Descaso para além do ensino primário

Em relação ao número de escolas, o anuário apurou um total de 14.928 estabelecimentos. Cerca de 80% correspondem ao ensino primário, 12% ao I ciclo do ensino secundário e apenas 8% ao II ciclo do ensino secundário. Esta estrutura de investimento e disponibilidade de escolas públicas demonstra uma aposta nos primeiros anos de formação, ao mesmo tempo que acentua um certo descaso com os restantes níveis de ensino.

Para Mário Rui Pires, consultor e antigo secretário de Estado para o Investimento Público, o estudo do INE "limita-se a apresentar números sem qualquer análise dos resultados, é um mero relatório estatístico. Seria importante perceber por que motivo temos estes indicadores".

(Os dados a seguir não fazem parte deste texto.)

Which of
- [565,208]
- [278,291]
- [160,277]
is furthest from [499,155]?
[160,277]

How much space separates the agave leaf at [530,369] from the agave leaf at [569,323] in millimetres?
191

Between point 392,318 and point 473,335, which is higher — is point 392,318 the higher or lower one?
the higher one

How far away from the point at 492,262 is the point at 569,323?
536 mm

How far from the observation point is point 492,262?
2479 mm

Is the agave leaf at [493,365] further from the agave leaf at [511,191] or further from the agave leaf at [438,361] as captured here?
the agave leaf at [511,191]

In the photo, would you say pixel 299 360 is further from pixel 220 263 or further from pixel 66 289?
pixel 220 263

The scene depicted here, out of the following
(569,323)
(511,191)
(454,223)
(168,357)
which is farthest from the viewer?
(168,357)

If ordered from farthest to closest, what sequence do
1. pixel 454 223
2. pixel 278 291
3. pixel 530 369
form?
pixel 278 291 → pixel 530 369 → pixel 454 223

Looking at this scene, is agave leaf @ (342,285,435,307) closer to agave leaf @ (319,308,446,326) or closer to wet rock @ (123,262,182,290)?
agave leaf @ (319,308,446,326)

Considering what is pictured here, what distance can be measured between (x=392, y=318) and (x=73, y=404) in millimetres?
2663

"Realmente não é preciso muito para concluir que há problemas na Educação, penso até que a Saúde, actualmente, está melhor do que a Educação. Apesar de termos taxas quantitativas de crescimento nos últimos 20 anos na Educação. Mas, quando vamos olhar para a qualidade...", sublinha o consultor.

Privatização e objectivos falhados

Curiosamente, o investimento do sector privado em construção de escolas supera o esforço do Estado quando se trata do II ciclo do ensino secundário: 54% das escolas naquele nível são privadas, contra apenas 41% de escolas públicas. O próprio INE admite que "os dados revelados mostram que algumas zonas do território nacional carecem de maior investimento do Estado na construção de escolas públicas, para garantir o direito à educação das famílias sem os recursos financeiros demandados pelas escolas privadas".

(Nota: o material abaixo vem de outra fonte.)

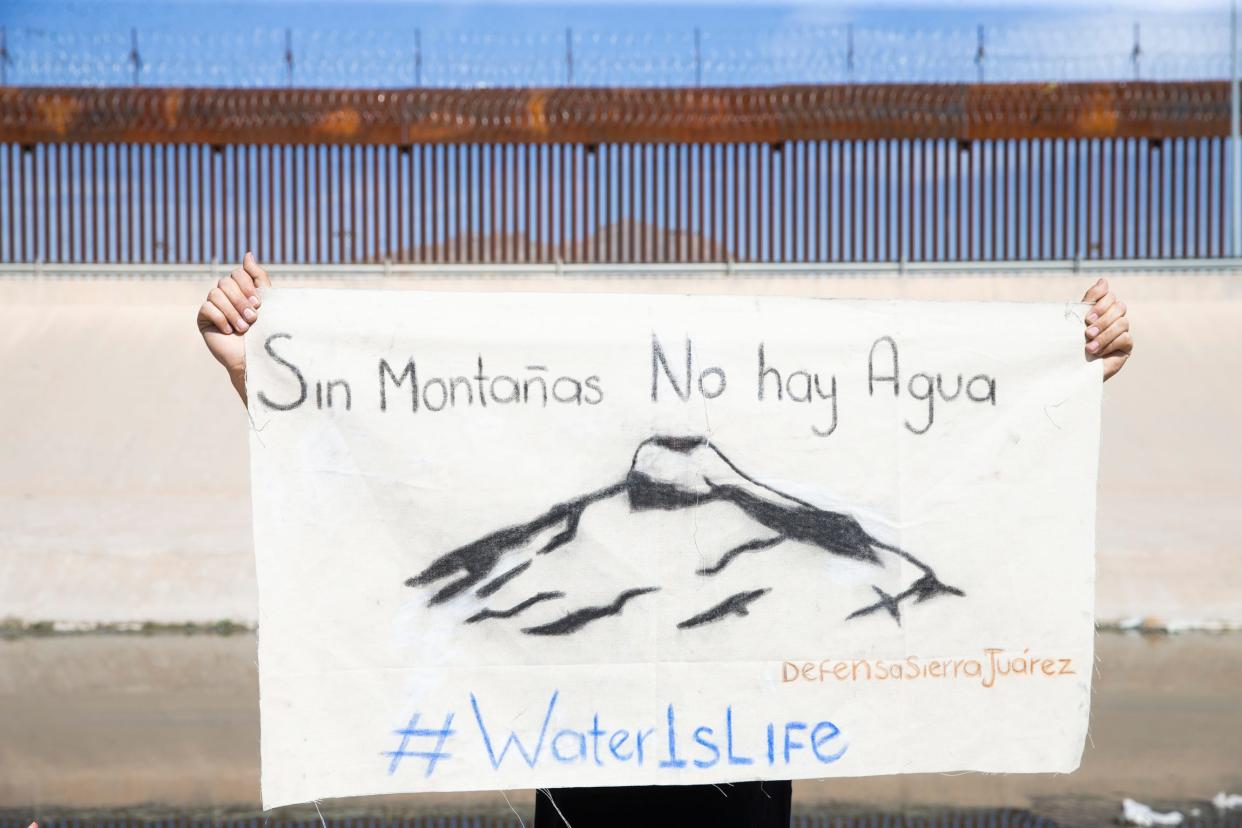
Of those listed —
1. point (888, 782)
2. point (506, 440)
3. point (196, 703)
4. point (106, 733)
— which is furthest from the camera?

Os dados demonstram o avanço na privatização da Educação nos níveis pós-ensino primário, com efeitos pesados na formação dos jovens angolanos e no desenvolvimento das suas capacidades técnico-profissionais, especialmente no seio das classes mais pobres, como sublinha o INE. Isaac Paxe, professor universitário e doutorado em Educação pela Faculdade de Educação da Universidade de São Paulo (USP), Brasil, não deixa de reconhecer a importância dos primeiros anos de escolaridade. Mas também alerta para as consequências da falta de investimento nos restantes níveis.